Problem to work on: Write out again everything from the line containing "What distance from the camera is the" down to the line containing "8203 millimetres", adding 124 to each distance given in the answers.

(Excerpts from a spatial dataset)
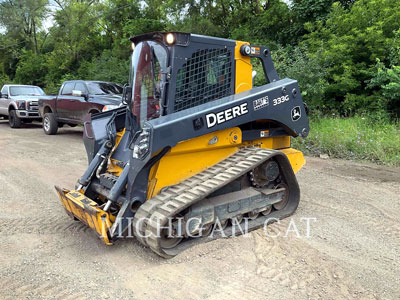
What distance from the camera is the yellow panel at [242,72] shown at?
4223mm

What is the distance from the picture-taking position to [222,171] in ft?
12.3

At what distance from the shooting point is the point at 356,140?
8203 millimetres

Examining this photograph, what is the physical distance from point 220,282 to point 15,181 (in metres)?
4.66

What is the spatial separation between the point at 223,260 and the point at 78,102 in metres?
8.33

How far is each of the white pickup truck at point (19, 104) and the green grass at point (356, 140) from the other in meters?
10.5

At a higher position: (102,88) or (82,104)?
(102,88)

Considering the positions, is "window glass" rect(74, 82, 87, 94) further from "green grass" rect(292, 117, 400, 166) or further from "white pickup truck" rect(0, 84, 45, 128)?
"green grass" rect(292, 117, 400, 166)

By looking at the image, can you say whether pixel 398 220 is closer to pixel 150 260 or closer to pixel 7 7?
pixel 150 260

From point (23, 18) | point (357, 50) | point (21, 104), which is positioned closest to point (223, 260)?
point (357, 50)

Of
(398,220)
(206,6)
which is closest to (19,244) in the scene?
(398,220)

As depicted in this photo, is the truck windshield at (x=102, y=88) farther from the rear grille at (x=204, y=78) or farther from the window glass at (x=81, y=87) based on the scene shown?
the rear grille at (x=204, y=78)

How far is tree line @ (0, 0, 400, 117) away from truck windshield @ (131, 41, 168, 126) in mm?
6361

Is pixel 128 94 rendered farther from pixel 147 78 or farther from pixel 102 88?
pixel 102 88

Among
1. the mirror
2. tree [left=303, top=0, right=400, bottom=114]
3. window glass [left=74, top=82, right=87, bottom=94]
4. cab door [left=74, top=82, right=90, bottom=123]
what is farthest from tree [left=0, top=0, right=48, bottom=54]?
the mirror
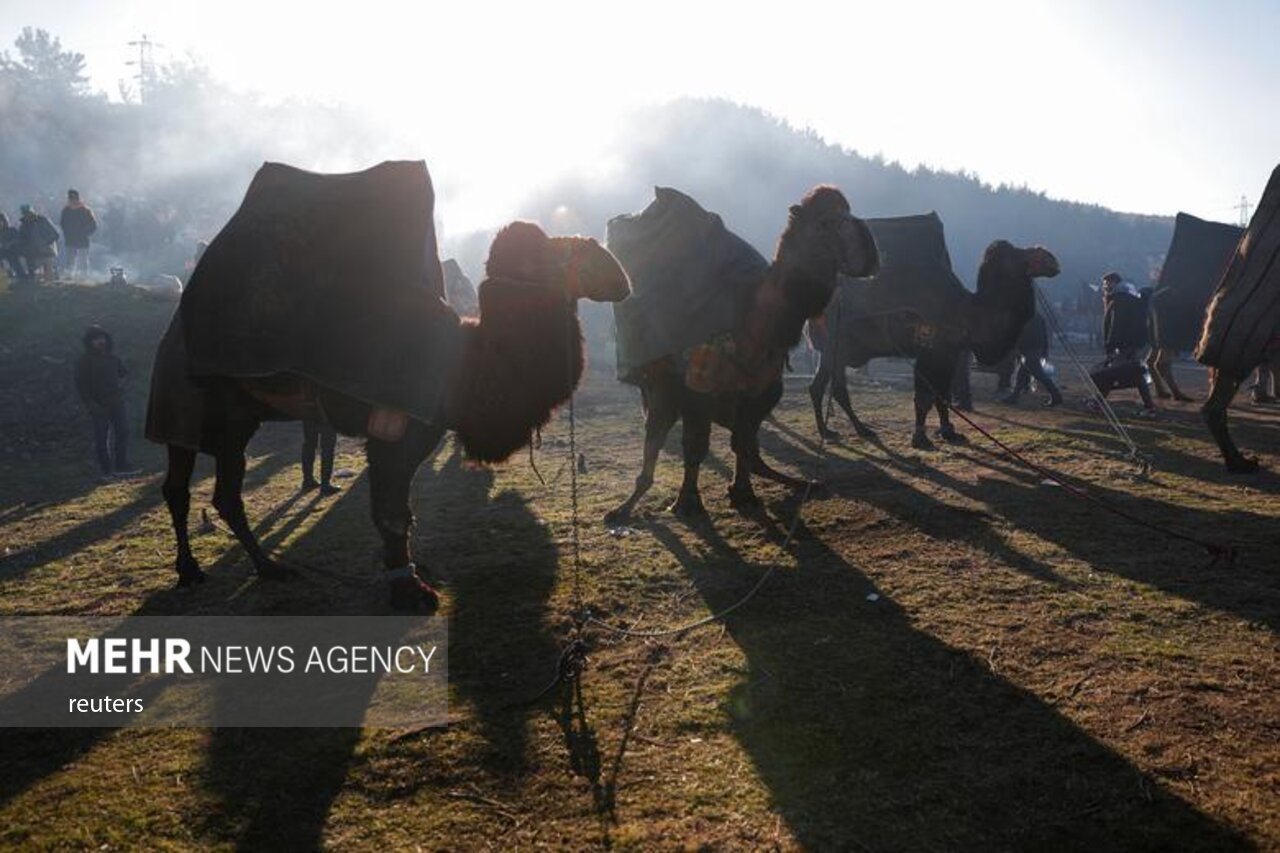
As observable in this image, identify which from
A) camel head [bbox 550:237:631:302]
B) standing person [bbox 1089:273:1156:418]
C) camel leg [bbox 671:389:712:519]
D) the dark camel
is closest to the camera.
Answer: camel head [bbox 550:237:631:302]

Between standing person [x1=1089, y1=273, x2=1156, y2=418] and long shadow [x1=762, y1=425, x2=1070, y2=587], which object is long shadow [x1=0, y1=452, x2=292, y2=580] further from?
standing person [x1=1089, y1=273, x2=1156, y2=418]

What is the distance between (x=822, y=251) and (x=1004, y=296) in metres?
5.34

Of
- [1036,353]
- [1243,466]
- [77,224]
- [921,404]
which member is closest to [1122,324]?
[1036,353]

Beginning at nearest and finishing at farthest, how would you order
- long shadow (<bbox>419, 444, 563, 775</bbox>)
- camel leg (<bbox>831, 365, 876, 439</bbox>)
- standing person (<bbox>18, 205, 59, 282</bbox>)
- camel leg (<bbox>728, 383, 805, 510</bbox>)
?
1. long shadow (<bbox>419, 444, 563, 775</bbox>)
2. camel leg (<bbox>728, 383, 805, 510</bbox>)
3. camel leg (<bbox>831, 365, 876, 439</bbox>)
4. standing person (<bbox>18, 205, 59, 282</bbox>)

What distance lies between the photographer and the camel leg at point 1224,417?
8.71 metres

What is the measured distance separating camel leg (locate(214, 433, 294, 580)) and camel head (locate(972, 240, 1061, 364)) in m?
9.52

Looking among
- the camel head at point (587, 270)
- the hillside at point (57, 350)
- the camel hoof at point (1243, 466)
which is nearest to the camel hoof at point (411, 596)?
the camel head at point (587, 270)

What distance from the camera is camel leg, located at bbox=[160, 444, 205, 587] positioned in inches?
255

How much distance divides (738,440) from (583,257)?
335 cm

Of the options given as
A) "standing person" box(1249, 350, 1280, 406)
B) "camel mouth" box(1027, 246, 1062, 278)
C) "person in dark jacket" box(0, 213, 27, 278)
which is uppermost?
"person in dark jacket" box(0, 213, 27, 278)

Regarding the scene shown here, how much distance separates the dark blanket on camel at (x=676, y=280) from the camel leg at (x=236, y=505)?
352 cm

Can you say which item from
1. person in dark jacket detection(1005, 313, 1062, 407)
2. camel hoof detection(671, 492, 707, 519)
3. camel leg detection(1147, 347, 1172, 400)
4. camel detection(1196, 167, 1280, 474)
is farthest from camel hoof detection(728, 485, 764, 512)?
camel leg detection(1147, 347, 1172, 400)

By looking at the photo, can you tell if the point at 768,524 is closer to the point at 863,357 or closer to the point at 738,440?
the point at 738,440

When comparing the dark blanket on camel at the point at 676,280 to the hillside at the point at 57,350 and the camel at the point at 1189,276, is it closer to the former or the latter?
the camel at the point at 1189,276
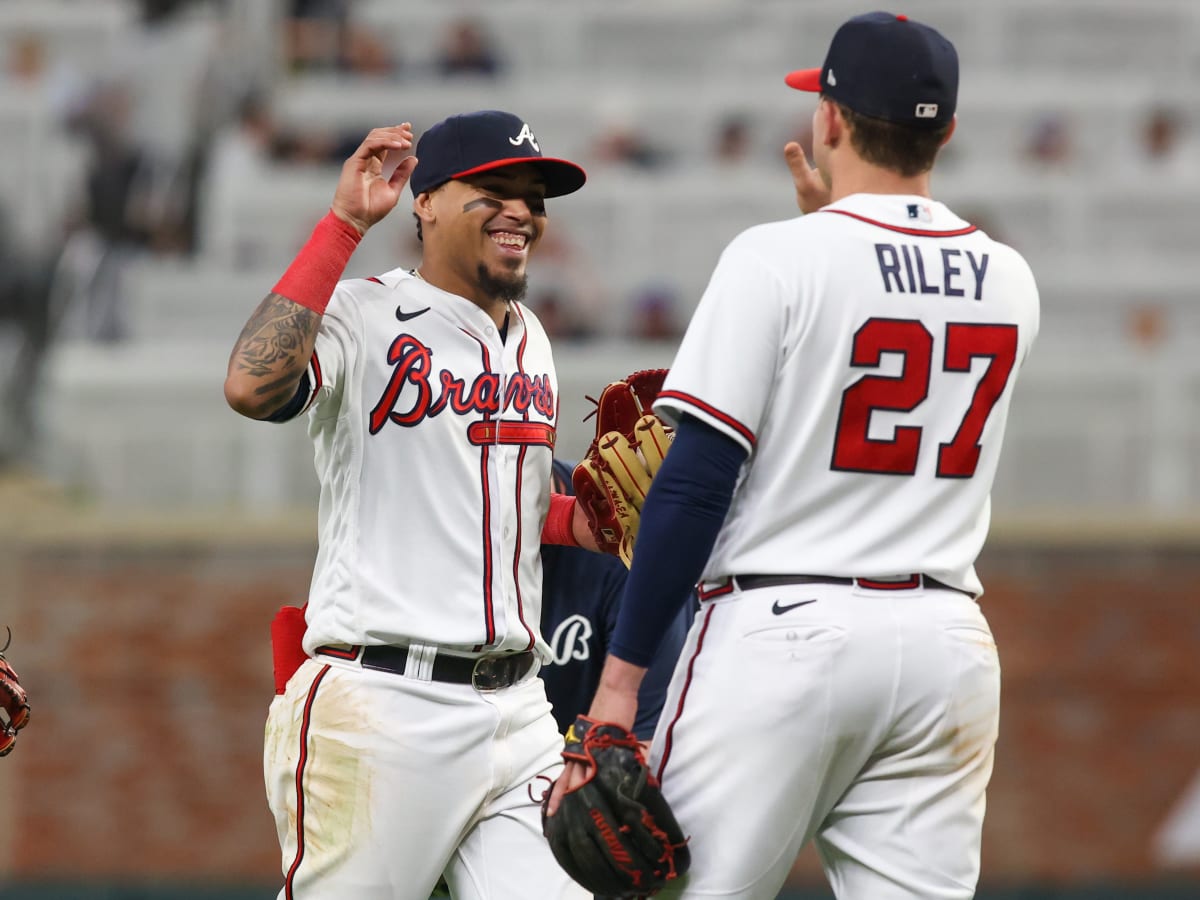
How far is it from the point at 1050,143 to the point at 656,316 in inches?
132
...
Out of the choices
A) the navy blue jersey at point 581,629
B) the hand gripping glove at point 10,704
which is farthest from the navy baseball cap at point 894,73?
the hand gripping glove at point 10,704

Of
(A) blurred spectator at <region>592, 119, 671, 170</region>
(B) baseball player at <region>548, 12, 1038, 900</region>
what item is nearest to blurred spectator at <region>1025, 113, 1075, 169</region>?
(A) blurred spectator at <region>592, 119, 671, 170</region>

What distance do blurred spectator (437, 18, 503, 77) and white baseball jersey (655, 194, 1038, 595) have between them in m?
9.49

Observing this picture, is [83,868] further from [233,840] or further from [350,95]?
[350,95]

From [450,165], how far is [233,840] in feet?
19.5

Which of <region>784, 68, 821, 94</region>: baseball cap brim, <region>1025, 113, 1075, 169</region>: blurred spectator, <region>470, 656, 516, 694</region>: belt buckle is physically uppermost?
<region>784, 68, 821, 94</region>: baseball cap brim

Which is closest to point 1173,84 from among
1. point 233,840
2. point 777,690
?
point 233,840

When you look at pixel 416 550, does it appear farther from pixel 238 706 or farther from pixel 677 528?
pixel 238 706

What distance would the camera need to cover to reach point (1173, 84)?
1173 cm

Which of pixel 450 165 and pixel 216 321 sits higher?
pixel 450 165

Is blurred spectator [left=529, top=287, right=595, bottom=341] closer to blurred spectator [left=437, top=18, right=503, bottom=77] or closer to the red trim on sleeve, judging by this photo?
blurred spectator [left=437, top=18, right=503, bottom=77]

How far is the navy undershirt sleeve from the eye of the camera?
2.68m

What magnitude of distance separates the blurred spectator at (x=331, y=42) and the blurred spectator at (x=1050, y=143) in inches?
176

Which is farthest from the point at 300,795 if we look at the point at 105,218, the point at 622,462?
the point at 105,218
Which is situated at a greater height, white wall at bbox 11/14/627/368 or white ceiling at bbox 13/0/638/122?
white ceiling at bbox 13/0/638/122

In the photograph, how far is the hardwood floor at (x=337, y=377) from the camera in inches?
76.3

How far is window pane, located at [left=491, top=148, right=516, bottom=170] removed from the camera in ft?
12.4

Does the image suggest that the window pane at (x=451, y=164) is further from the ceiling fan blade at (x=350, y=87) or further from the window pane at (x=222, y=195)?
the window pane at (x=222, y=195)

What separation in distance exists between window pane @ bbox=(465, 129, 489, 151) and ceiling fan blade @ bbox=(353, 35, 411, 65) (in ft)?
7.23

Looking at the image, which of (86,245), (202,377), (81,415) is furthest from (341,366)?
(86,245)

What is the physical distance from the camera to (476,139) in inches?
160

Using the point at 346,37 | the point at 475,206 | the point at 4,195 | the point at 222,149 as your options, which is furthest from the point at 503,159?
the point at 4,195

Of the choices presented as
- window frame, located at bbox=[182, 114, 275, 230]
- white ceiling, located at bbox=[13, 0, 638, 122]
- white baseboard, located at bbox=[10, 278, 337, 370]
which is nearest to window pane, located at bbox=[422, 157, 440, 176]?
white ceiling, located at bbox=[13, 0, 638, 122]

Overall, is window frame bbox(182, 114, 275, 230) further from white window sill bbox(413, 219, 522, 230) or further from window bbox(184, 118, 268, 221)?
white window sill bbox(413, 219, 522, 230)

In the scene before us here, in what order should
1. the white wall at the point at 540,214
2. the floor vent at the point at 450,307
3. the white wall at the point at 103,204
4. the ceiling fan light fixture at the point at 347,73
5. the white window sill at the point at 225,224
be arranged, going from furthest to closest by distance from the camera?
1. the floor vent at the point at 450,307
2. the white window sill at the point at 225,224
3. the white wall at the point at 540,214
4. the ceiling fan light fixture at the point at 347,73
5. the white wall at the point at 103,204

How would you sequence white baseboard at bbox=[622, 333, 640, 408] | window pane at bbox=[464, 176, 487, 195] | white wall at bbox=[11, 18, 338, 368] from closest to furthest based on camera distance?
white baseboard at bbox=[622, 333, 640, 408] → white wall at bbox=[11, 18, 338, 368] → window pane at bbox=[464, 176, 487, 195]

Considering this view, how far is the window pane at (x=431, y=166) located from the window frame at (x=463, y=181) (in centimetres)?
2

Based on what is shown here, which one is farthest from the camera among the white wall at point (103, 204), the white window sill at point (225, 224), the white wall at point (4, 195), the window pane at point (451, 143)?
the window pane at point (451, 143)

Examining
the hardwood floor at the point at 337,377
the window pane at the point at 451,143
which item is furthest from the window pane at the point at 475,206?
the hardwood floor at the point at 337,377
...
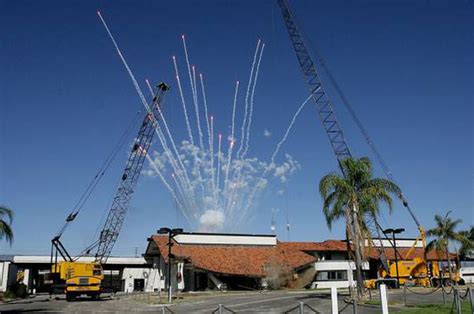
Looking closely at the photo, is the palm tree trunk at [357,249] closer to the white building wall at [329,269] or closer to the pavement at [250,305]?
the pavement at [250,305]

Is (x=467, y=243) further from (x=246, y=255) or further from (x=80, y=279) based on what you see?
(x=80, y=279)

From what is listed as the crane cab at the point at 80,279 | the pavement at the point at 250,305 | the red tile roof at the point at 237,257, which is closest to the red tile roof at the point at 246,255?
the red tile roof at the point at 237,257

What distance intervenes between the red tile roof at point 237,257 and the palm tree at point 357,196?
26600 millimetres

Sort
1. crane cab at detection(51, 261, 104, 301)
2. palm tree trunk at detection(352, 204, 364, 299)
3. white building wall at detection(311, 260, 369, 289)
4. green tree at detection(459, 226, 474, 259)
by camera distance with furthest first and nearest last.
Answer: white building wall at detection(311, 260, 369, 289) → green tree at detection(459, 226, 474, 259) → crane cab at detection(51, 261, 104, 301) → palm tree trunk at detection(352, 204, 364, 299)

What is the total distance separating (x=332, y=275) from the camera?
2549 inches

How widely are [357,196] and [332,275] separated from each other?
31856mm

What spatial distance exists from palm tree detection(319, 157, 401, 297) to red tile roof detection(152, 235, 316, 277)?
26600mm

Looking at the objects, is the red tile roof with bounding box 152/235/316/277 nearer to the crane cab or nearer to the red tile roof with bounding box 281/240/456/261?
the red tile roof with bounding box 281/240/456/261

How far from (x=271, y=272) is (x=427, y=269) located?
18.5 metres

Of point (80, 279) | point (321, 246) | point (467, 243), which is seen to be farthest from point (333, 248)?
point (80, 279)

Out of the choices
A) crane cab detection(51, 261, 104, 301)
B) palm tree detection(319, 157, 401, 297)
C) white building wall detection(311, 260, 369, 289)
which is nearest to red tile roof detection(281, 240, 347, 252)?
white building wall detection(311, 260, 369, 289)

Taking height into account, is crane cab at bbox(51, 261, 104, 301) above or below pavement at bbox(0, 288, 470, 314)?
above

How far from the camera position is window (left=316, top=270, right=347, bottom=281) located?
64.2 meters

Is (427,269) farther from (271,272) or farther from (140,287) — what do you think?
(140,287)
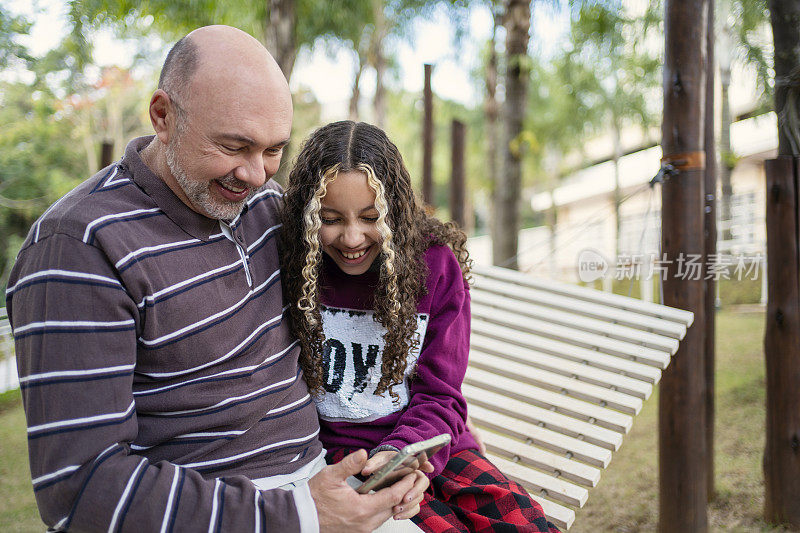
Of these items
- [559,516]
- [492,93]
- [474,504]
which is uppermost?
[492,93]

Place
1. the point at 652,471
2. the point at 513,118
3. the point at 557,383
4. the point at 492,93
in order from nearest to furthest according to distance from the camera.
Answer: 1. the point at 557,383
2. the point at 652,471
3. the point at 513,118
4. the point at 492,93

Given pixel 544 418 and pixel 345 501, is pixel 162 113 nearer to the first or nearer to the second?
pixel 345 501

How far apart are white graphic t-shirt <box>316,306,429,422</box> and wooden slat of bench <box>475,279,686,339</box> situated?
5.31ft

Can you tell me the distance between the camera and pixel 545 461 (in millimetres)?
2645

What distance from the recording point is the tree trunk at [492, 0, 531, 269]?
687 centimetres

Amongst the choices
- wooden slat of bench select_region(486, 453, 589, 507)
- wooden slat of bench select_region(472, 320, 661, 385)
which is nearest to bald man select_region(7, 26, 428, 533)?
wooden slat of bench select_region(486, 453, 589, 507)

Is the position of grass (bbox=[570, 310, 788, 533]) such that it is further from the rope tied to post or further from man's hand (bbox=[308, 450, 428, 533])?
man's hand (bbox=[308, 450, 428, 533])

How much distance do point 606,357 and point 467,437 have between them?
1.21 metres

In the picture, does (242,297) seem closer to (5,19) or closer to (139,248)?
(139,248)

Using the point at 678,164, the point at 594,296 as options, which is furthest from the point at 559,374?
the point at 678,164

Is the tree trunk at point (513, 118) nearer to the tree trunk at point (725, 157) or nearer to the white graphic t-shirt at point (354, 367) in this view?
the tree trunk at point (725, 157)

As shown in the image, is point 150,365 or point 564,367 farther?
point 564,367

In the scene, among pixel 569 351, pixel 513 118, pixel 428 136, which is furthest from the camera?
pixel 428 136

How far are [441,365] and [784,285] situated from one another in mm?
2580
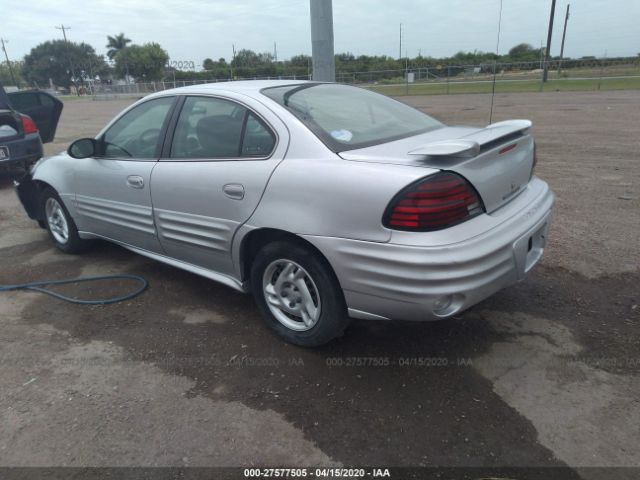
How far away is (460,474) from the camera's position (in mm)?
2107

Task solution:
What distance from the camera is the yellow panel at [242,72] shown at?
4347mm

What is the distance from the picture-taking position to [222,171] in ft?
136.3

At what distance from the shooting point is the point at 356,140?
8327 millimetres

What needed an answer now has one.